Raw rows:

========

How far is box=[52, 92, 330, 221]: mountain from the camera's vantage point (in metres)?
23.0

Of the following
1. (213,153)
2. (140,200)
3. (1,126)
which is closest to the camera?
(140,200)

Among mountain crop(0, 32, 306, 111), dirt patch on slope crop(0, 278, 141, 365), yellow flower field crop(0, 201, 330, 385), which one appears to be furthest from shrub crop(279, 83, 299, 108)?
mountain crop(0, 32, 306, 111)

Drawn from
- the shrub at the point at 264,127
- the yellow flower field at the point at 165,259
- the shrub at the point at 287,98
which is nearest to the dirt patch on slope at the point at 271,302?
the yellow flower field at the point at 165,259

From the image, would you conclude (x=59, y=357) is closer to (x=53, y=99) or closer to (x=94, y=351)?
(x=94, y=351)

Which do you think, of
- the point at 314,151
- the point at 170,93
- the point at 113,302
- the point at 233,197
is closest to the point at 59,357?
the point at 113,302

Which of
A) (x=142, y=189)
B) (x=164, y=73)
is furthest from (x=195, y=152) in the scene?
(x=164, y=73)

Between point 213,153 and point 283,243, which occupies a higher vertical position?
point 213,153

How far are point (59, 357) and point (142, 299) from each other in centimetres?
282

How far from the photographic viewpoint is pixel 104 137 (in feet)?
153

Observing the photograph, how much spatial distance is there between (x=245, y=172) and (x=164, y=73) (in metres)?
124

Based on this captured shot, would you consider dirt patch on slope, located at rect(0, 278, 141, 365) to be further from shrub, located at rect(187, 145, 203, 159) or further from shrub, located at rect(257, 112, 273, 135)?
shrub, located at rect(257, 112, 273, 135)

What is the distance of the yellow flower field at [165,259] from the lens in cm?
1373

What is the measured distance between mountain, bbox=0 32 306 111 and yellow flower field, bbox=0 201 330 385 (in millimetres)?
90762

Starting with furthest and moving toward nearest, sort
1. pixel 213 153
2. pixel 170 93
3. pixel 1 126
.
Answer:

========

→ **Problem details**:
Recast the rows as a JSON list of strings, one string per line, starting with the line that contains "How far are" and going on through the end of the rows. Omit blank lines.

→ **Task answer**:
[
  "How far are point (59, 357) and point (142, 299) from each other in centimetres?",
  "282",
  "How far from the photographic viewpoint is pixel 104 137 (in feet)?",
  "153",
  "Observing the photograph, how much spatial distance is there between (x=245, y=172) and (x=164, y=73) (in metres)?",
  "124",
  "Based on this captured shot, would you consider dirt patch on slope, located at rect(0, 278, 141, 365) to be further from shrub, located at rect(187, 145, 203, 159) or further from shrub, located at rect(257, 112, 273, 135)?",
  "shrub, located at rect(257, 112, 273, 135)",
  "What is the distance of the yellow flower field at [165,259] from the lens in cm?",
  "1373",
  "What is the measured distance between mountain, bbox=0 32 306 111 and yellow flower field, bbox=0 201 330 385 (in millimetres)?",
  "90762",
  "Starting with furthest and moving toward nearest, sort",
  "1. pixel 213 153",
  "2. pixel 170 93",
  "3. pixel 1 126",
  ".",
  "Answer:"
]